Cybercriminals Exploit Swap Files: New E-commerce Skimming Tactic

by do son · July 20, 2024

Security analysts at Sucuri have uncovered a novel attack technique targeting e-commerce websites, where cybercriminals abuse swap files to maintain persistent credit card skimmers. The incident involved a Magento site where a malicious script embedded in the checkout page captured sensitive customer data.

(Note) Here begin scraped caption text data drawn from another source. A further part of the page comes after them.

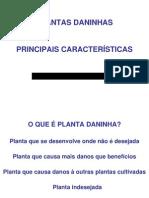 Planta Daninha_ Principais Caracteristicas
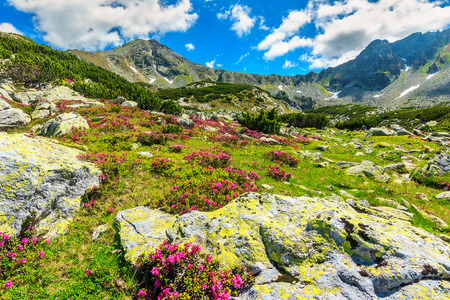 Beautiful pink rhododendron flowers in the glacier valley,Retezat mountains,Carpathians,Transylvania,Romania Banque d'images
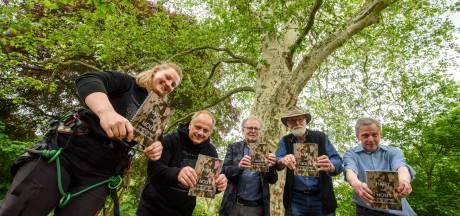 Wereldboom in 't Wasven: Hart van hout voor Gevlekte Zuiderling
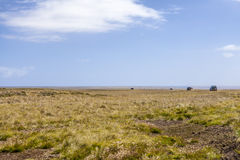 safari 4X4 i Falklanden Islands-5 Arkivbilder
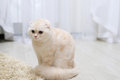 Fluffy beige kitten in room on floor Royalty Free Stock Photo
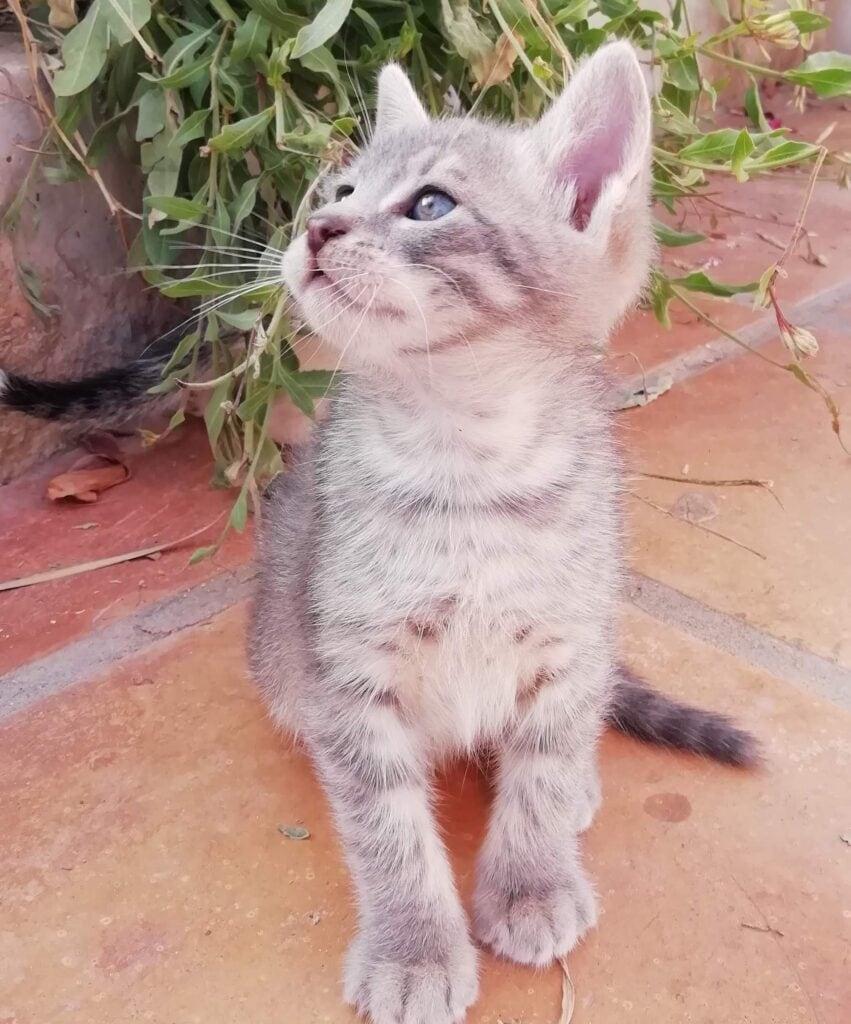 Moroccan Kitten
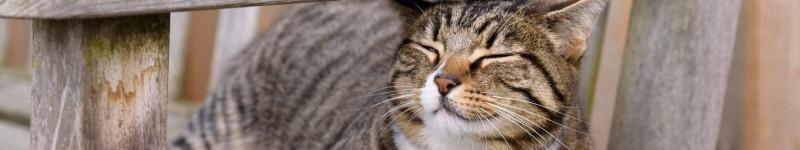 Vergiftiging-kat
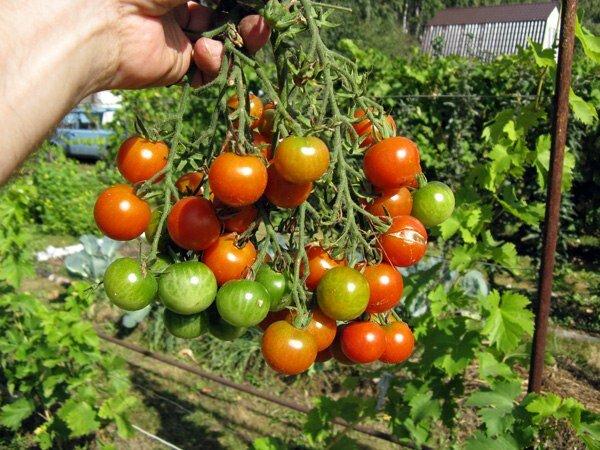 Сорта томатов, которые долго хранятся после сбора урожая, без изменения вкусовых качеств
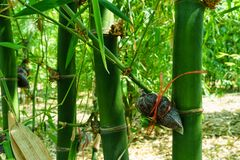 Bamboo species propagation by cutting.,BAMBUSA BEECHEYANA MUNRO. BEECHEY BAMBOO, SILKBALL stock image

Upon navigating to the compromised website’s checkout page, a suspicious script was found buried deep within the page source. This script displayed typical malware characteristics such as base64 encoded variables and hex encoded strings. Decoding these elements revealed clear indicators that the script was designed to capture credit card details.

Image: Sucuri

The following snippet enabled a checkout button and added custom bindings to the normal click function on the compromised checkout page.

Image: Sucuri

Once the checkout button was clicked, the script captured data entered into the credit card form via a querySelectorAll function.

Image: Sucuri

Various other script functions captured sensitive information such as names, addresses, card numbers, and other data needed for the attackers to exploit the stolen card details. The stolen data was sent to a domain, amazon-analytic[.]com, which had been registered in February 2024 and used in previous credit card theft cases. The use of a popular brand name in the domain is a common tactic by bad actors to evade detection.

Further investigation traced the malicious script to the Magento app/bootstrap.php file, which had been completely replaced from the official version. Decoding the base64 content revealed the same malicious script found in the checkout page source. The attackers used a curl function to exfiltrate the stolen data to their external domain. The ob_filter_callback function was used to inject the skimmer script into web pages containing the keyword “checkout” and requested using the GET method.

Image: Sucuri

However, the ingenuity of the attack lay in their use of the swap file system. The edited file’s swap version, typically hidden from view, served as a backup, reinfecting the live file each time it was cleaned. This persistence mechanism allowed the attackers to continue harvesting sensitive customer data undetected by standard security measures.

Sucuri’s analysts, upon discovering this innovative method, emphasized the need for e-commerce businesses to adopt a more comprehensive approach to security. Merely removing the malicious script was insufficient; the underlying swap file had to be manually identified and deleted to eradicate the threat entirely.

To mitigate the risk of persistent e-commerce malware infections, it is essential to restrict sFTP, SSH, FTP, CPanel, and any other admin access to trusted IPs. Sucuri strongly advises implementing stringent access controls, regularly updating software, and using website firewalls to mitigate the risk of similar attacks.